== TASK TO CARRY OUT ==
The entries that follow include a run beginning at the line with "United States, site archbold_FL-07." and ending at the line with "category: gazellethomsons"; restate that run word for word and leave the rest out.

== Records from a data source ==
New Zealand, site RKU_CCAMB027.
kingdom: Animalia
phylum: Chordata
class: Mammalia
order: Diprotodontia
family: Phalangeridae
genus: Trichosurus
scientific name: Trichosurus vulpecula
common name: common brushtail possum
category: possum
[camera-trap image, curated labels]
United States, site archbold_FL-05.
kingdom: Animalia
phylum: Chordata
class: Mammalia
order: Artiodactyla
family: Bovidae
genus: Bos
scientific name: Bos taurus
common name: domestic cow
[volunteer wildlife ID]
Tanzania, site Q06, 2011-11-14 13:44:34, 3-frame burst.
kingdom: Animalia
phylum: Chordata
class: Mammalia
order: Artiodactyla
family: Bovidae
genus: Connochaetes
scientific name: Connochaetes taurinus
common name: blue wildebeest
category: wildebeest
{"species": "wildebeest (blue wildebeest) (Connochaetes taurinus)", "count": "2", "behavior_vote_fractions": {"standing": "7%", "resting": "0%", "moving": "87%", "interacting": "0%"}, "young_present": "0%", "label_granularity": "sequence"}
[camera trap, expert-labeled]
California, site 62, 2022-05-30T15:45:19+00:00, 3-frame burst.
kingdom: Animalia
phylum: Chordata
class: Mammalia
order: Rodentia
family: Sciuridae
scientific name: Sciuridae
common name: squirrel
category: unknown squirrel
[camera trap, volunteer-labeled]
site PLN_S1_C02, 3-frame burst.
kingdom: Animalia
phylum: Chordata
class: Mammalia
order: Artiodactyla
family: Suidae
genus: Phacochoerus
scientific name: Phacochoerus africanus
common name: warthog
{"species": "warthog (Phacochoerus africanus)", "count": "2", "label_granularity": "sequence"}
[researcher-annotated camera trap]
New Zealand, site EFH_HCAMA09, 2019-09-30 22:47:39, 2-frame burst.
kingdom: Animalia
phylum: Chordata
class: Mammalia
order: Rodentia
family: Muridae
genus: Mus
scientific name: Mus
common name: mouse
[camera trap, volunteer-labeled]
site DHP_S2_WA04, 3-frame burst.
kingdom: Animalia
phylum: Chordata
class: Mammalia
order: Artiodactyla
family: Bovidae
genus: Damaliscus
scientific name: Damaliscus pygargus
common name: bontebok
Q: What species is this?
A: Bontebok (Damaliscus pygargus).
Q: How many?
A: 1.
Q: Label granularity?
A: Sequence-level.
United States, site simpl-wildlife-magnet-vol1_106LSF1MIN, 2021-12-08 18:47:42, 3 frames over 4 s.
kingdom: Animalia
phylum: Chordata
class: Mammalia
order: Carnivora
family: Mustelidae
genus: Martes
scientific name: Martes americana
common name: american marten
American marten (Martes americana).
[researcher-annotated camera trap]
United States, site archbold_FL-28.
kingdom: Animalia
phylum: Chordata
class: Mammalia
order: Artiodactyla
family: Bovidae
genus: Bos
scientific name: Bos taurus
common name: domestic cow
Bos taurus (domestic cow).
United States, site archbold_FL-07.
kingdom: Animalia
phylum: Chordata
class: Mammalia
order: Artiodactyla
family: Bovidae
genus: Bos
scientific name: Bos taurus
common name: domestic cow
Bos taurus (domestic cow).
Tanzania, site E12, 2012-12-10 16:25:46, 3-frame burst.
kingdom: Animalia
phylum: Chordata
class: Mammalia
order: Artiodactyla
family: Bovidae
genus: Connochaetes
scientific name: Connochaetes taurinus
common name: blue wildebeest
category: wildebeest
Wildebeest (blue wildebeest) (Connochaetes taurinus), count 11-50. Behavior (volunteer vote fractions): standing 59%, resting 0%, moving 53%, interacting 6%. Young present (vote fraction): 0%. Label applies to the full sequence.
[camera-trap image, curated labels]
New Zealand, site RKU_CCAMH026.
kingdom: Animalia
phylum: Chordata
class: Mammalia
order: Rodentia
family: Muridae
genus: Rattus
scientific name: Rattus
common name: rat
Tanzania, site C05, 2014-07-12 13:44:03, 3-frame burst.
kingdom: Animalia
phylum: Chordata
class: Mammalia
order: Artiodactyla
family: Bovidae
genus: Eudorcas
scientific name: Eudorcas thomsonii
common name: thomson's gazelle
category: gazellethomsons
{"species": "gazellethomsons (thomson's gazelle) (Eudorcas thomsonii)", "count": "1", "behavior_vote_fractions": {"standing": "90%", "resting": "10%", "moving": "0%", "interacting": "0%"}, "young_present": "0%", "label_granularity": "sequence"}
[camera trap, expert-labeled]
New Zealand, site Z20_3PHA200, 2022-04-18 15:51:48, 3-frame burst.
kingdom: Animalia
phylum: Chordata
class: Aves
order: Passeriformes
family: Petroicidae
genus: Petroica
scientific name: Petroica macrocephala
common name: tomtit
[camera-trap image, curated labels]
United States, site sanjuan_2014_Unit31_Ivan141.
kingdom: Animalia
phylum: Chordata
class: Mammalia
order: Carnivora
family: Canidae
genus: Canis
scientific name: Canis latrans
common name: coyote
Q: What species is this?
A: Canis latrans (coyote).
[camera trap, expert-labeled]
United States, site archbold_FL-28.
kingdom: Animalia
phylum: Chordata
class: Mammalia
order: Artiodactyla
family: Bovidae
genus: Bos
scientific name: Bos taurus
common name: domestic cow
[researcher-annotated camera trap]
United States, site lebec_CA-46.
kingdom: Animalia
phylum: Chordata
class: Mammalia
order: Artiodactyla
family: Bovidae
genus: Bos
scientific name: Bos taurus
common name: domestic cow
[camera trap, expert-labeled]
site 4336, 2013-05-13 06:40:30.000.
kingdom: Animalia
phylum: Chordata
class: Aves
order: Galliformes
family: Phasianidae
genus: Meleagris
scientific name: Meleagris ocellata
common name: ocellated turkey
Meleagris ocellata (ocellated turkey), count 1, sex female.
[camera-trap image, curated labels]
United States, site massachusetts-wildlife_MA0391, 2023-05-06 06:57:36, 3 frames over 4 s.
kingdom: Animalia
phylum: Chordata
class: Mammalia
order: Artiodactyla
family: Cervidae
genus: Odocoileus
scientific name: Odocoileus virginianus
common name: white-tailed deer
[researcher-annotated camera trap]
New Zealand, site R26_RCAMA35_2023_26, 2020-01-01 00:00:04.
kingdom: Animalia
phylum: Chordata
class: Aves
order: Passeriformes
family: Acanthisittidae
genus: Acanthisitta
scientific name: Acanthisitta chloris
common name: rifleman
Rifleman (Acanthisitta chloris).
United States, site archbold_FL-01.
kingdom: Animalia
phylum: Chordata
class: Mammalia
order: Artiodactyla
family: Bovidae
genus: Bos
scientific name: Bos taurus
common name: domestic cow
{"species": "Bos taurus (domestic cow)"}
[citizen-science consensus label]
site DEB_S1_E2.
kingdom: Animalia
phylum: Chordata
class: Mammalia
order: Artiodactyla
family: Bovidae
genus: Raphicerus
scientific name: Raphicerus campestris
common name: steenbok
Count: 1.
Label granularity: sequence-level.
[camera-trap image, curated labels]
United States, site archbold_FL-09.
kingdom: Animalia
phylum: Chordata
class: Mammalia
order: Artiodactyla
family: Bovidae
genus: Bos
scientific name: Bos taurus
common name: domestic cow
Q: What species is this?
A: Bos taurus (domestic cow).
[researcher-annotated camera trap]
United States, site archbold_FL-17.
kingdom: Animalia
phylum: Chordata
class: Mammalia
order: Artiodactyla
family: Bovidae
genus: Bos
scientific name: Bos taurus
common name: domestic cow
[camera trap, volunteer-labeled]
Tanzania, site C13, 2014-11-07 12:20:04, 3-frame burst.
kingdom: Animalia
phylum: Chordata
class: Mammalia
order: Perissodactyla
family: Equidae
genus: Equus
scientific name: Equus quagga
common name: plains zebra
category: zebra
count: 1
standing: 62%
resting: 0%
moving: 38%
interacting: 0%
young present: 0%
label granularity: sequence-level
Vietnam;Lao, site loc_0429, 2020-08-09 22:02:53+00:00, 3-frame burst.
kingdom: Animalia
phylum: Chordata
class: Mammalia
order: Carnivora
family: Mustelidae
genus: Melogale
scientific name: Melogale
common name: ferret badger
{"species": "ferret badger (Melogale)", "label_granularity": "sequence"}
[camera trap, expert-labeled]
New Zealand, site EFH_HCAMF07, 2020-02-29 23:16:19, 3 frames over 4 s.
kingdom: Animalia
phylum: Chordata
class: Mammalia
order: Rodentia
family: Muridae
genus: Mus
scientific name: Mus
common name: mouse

== RESPONSE TO THIS TASK ==
United States, site archbold_FL-07.
kingdom: Animalia
phylum: Chordata
class: Mammalia
order: Artiodactyla
family: Bovidae
genus: Bos
scientific name: Bos taurus
common name: domestic cow
Bos taurus (domestic cow).
Tanzania, site E12, 2012-12-10 16:25:46, 3-frame burst.
kingdom: Animalia
phylum: Chordata
class: Mammalia
order: Artiodactyla
family: Bovidae
genus: Connochaetes
scientific name: Connochaetes taurinus
common name: blue wildebeest
category: wildebeest
Wildebeest (blue wildebeest) (Connochaetes taurinus), count 11-50. Behavior (volunteer vote fractions): standing 59%, resting 0%, moving 53%, interacting 6%. Young present (vote fraction): 0%. Label applies to the full sequence.
[camera-trap image, curated labels]
New Zealand, site RKU_CCAMH026.
kingdom: Animalia
phylum: Chordata
class: Mammalia
order: Rodentia
family: Muridae
genus: Rattus
scientific name: Rattus
common name: rat
Tanzania, site C05, 2014-07-12 13:44:03, 3-frame burst.
kingdom: Animalia
phylum: Chordata
class: Mammalia
order: Artiodactyla
family: Bovidae
genus: Eudorcas
scientific name: Eudorcas thomsonii
common name: thomson's gazelle
category: gazellethomsons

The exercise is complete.